* [Requirement] Copy out word for word every line of the records between the line holding "Between the mossy" and the line holding "At what distance", inclusive.

* [Extracted records]
((
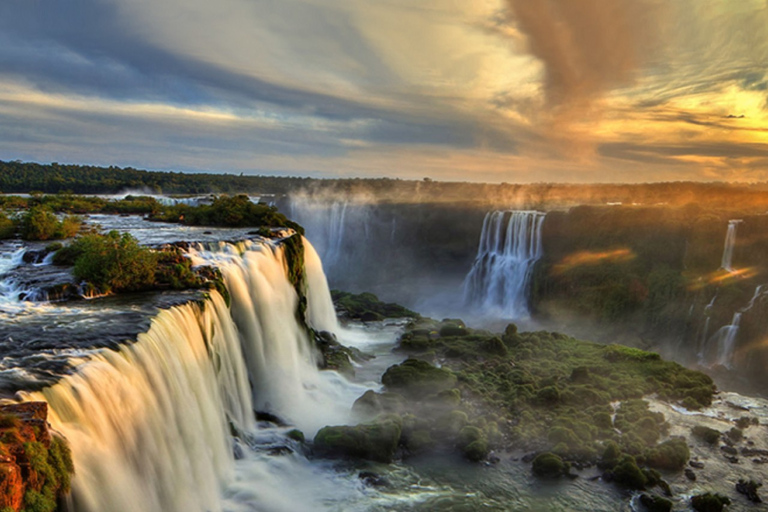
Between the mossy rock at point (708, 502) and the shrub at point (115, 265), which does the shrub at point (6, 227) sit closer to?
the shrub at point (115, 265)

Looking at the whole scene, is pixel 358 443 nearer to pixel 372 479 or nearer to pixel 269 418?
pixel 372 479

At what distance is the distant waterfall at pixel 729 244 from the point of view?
))
((
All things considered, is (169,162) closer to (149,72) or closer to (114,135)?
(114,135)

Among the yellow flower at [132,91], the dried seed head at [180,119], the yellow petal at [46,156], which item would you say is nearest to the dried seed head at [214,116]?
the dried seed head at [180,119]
))
* [Full answer]
Between the mossy rock at point (708, 502) and the shrub at point (115, 265), which does the shrub at point (6, 227) sit closer to?
the shrub at point (115, 265)

Looking at the whole scene, is pixel 358 443 nearer to pixel 372 479 or nearer to pixel 269 418?
pixel 372 479

At what distance is the distant waterfall at pixel 729 244 from the point of view?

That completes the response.